▸ **Elenco dei compiti**:
• a. Secondo il testo su Paolo Rossi, fino a quale data resta in programma Allenamento con il pubblico al Teatro della Cooperativa?
• b. Copia fedelmente dal testo su Paolo Rossi il passo compreso tra "Paolo Rossi, il" e "per renderlo protagonista.", estremi inclusi.

━━━━━ Testo estratto

Paolo Rossi, il più imprevedibile e incisivo degli attori comici italiani, torna al Teatro della Cooperativa. L’appuntamento è fino al 1° dicembre con un nuovo lavoro, Allenamento con il pubblico. Qui il capocomico per eccellenza, maestro dell’improvvisazione, conferma la sua vocazione a esibire uno spettacolo nuovo ogni sera, impegnandosi a un vero e proprio allenamento col pubblico per renderlo protagonista.
Quattro domande a Paolo Rossi
“Cosa significa allenarsi col pubblico?”
“Significa procedere a senso inverso: solitamente molti miei colleghi compiono “studi su” o “prove aperte su”, facendo prove aperte, provando i pezzi, il testo o se stessi. Io credo che stiamo vivendo una svolta epocale, nel nostro mondo ma non solo, e che procedere a senso inverso sia la cosa migliore. Quindi io provo il pubblico , per vedere di cosa ha veramente bisogno. Perché le domande da farsi prima di allestire uno spettacolo sono poche ma fondamentali: perché devi fare una cosa? Per chi? Come, dove e quando? Quando si risponde a queste cinque domande, si è abbastanza coerenti e onesti con quello che si vuole raccontare, al di là del fatto che venga bene o male.

━━━━━━━━━━
━━━━━ Materiale estratto

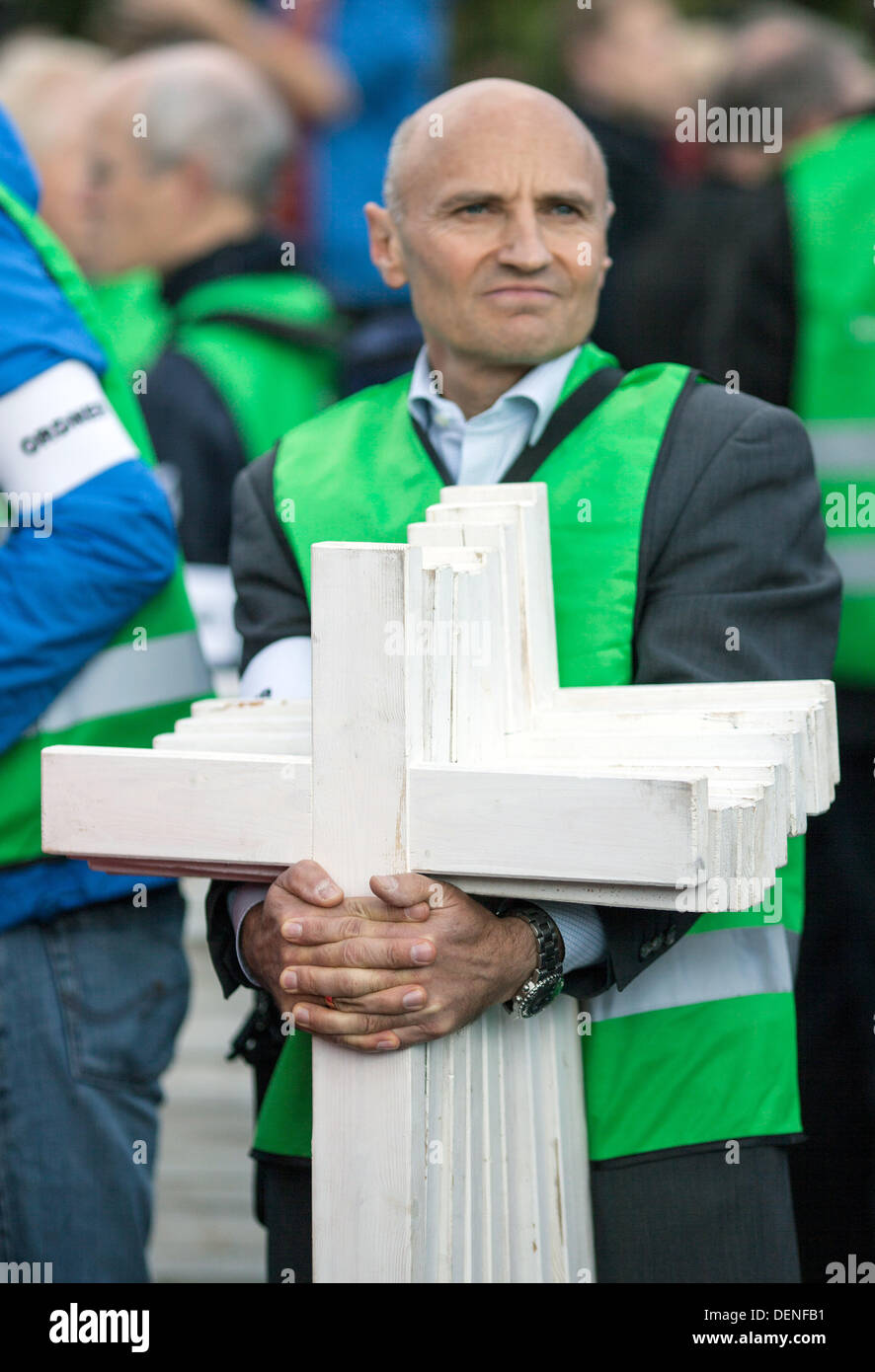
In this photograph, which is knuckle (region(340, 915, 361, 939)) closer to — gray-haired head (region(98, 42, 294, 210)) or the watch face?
the watch face

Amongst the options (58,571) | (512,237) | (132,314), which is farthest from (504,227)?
(132,314)

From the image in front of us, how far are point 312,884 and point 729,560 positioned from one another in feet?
1.93

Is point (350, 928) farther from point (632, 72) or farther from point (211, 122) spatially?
point (632, 72)

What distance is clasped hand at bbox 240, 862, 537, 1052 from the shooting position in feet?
5.44

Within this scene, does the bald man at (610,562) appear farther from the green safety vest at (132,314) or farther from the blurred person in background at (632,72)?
the blurred person in background at (632,72)

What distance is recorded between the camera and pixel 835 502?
2.80 m

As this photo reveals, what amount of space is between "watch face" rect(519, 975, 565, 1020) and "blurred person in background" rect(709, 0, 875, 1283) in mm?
1188

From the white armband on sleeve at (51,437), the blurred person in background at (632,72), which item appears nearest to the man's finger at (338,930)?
the white armband on sleeve at (51,437)

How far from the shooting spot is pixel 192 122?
3.87 m

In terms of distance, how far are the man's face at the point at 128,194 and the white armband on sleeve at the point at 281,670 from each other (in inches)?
85.4

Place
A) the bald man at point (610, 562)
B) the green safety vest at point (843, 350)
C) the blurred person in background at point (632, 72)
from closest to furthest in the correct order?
the bald man at point (610, 562), the green safety vest at point (843, 350), the blurred person in background at point (632, 72)

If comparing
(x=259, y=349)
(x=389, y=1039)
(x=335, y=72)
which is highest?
(x=335, y=72)

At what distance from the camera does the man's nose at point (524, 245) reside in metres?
1.95

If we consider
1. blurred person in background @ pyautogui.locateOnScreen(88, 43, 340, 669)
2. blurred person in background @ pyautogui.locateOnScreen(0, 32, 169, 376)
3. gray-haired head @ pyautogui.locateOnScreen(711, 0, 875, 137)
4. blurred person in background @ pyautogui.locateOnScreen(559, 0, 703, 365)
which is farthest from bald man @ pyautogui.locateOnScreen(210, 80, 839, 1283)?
blurred person in background @ pyautogui.locateOnScreen(559, 0, 703, 365)
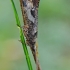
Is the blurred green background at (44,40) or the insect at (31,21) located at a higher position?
the insect at (31,21)

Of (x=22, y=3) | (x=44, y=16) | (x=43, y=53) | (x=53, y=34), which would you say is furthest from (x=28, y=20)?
(x=44, y=16)

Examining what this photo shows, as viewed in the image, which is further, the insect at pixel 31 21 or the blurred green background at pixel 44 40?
the blurred green background at pixel 44 40

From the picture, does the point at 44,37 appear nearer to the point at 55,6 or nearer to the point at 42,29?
the point at 42,29

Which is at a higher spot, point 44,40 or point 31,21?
point 31,21

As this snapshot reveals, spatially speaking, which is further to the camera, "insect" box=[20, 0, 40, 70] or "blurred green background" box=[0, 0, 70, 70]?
"blurred green background" box=[0, 0, 70, 70]

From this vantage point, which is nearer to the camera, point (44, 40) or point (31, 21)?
point (31, 21)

━━━━━━━━━━

▸ **Le risposte**:
• a. Fino al 1° dicembre.

• b.
Paolo Rossi, il più imprevedibile e incisivo degli attori comici italiani, torna al Teatro della Cooperativa. L’appuntamento è fino al 1° dicembre con un nuovo lavoro, Allenamento con il pubblico. Qui il capocomico per eccellenza, maestro dell’improvvisazione, conferma la sua vocazione a esibire uno spettacolo nuovo ogni sera, impegnandosi a un vero e proprio allenamento col pubblico per renderlo protagonista.